I'm feeling MUCH BETTER after a little two week pause in the program. I am starting to feel a little more motivated to workout and I'm not feeling so grumpy and moody. BURNOUT is when our bodies are trying to tell our minds that it's time to STOP. Too much work, too much stress, too much activity, too much wear-and-tear on the body, too much emotional stress-- it all adds up, and the body starts to give us some pretty serious signals that it needs a little more TLC and rest to handle these demands.

RECOVERY:

For me, that means backing off of the cardio and weights and switching to long, slow, mellow activities (relaxing bike rides and walks in the park).

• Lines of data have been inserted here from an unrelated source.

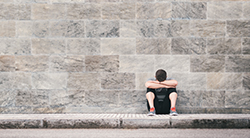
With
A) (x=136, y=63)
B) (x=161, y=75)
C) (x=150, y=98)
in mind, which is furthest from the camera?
(x=136, y=63)

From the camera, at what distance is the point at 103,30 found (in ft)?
23.0

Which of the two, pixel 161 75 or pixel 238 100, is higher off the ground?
pixel 161 75

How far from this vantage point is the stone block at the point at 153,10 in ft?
22.8

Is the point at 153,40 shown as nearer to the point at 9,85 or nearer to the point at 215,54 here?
the point at 215,54

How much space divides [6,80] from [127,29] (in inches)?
132

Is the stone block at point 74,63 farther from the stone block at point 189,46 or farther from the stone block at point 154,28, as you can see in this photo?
the stone block at point 189,46

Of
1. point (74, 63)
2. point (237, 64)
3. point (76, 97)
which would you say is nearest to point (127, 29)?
point (74, 63)

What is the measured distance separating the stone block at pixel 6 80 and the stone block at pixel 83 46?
1.63 meters

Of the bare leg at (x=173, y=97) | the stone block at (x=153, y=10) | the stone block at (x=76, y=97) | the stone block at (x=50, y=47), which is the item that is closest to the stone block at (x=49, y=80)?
the stone block at (x=76, y=97)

It also means relaxing my diet (ie, eating what I FEEL like for a few days, even if it means that my weight will go up on the scale... It's about RECOVERY and BALANCE, not about restriction at this point.) I am trying to focus on understanding my moods and signals better, giving myself permission to FEEL the FEELINGS, FOLLOW my IMPULSES, EXPRESS my EMOTIONS, and HAVE A LITTLE FUN.

WEIGHT GAIN? (NO PROB):

...Naturally, I'm anxious about the scale (ugh, always that darned scale), and I am quite certain that the weight loss part of my fitness goal has taken a big leap in the wrong direction. But I'm less concerned about the numbers than about my HEALTH, HAPPINESS, and WELL-BEING. Sometimes weight goes up and sometimes it goes down and sometimes it isn't a good indicator of our health and balance as a person. 
Kisses! Hang in there, it's gonna get better!

MOVING FORWARD:

Goals for weeks 6-10: 

  • Get back to "blue cooler bag" eating (ie, pack meals for the day, and if it's not in the bag, don't eat it).
  • Daily fitness activity: put my stress and difficult emotions into ACTION and don't just let stress build up or turn into mindless eating.
  • Weight loss goal: focus on 0.5 to 1 kg per week (SLOW IT DOWN, GET IT RIGHT!)
  • FOCUS = HEALTHY and HAPPY and FIT!